Por su parte, el desarrollo puede romper el clásico círculo de retroalimentación existente entre la pobreza y la mala salud. El desarrollo económico posibilita disponer de mayores recursos con los que financiar la mejora de la salud medioambiental, la realización de campañas de salud pública, y, sobre todo, el establecimiento de un sistema sanitario cuyos servicios de salud cubran también a los sectores más vulnerables, por ejemplo mediante la extensión de la atención primaria de la salud. Además, los programas de desarrollo social, como los de educación y alfabetización, han contribuido decisivamente a elevar el nivel de salud al facilitar las mejoras en la alimentación, la higiene y la salud reproductiva. El desarrollo socioeconómico, particularmente si alcanza equitativamente a la población (aunque generalmente no sea éste el caso), también permite mejoras en las condiciones de vivienda y de otros servicios básicos.

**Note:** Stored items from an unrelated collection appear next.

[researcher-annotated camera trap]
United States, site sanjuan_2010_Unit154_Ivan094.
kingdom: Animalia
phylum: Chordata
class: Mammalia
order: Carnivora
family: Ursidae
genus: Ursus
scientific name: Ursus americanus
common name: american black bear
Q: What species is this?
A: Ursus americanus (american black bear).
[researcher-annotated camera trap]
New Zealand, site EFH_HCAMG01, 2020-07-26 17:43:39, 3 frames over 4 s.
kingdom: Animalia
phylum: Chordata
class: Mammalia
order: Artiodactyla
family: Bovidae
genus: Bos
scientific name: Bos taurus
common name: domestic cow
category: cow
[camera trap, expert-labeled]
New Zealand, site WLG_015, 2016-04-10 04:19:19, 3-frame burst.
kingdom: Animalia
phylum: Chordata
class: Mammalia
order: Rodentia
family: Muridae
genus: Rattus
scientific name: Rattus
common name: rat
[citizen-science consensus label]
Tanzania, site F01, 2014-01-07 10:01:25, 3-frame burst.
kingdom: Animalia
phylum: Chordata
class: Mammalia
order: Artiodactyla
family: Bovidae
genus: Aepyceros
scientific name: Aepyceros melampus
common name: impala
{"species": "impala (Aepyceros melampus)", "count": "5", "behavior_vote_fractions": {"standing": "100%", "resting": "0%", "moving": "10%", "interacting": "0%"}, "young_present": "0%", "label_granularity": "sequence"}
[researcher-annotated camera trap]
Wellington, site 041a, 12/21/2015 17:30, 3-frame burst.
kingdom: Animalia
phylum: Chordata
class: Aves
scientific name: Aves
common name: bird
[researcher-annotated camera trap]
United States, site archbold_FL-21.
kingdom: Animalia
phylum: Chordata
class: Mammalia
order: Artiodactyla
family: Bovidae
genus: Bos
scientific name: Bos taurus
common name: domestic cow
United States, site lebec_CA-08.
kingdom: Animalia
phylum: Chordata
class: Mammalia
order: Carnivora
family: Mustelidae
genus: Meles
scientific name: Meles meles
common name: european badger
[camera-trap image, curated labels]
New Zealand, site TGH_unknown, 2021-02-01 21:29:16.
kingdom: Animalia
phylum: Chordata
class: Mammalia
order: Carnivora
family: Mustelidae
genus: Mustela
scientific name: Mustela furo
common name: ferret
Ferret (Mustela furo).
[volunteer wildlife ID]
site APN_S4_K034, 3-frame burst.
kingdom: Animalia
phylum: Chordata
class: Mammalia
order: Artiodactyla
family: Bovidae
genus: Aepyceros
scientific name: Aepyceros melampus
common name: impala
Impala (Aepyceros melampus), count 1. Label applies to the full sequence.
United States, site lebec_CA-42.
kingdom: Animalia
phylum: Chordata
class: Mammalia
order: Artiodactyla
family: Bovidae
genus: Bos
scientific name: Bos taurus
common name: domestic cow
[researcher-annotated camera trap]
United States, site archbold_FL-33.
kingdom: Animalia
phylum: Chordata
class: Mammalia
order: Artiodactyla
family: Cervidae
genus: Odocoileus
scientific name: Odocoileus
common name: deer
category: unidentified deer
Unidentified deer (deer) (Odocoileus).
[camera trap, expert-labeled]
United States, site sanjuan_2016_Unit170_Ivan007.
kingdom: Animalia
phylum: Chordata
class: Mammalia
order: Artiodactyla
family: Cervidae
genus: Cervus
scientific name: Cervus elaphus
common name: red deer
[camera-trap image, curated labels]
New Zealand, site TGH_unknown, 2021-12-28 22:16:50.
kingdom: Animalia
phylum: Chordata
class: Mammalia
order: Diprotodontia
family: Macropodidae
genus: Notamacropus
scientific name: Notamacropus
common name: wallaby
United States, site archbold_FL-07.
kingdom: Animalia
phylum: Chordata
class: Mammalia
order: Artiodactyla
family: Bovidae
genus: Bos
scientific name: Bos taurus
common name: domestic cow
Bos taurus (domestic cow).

Las inversiones en salud se justifican no sólo porque ésta es un elemento básico del bienestar, sino también por argumentos meramente económicos. La buena salud contribuye al crecimiento económico de cuatro maneras: reduce las pérdidas de producción por enfermedad de los trabajadores; permite utilizar recursos naturales que, debido a las enfermedades, pueden quedar total o parcialmente inaccesibles e inexplotados; aumenta la escolarización de los niños y les permite un buen aprendizaje, y libera para diferentes usos aquellos recursos que de otro modo sería necesario destinar al tratamiento de enfermedades. En términos relativos, las ventajas económicas de una buena salud son mayores para la población pobre, que por lo general es la más afectada por las discapacidades que provoca una salud precaria y están en situación de beneficiarse al máximo de la explotación de los recursos naturales infrautilizados.
Esperanza de vida al nacer frente al PIB real per cápita
Fuente: PNUD (1998) y WHO (1991).
No obstante, es muy difícil generalizar sobre la vinculación entre el desarrollo económico y las condiciones de salud de la población. En este sentido, son diversas las experiencias que demuestran que el desarrollo económico y el incremento de la infraestructura e intensificación agrícolas no siempre contribuyen a un mejor bienestar de la población. Existe, de hecho, la constancia de que los cambios macroeconómicos no siempre se traducen en beneficios para todos los sectores sociales. Así, algunas políticas, quizás muy convincentes desde el punto de vista macroeconómico, en particular los Programas de Ajuste Estructural, pueden tener devastadores efectos sobre la población, incrementando la pobreza y favoreciendo la mala distribución de los recursos. En estas circunstancias, el sistema sanitario se ve debilitado e incapacitado para responder al deterioro de la salud y el bienestar.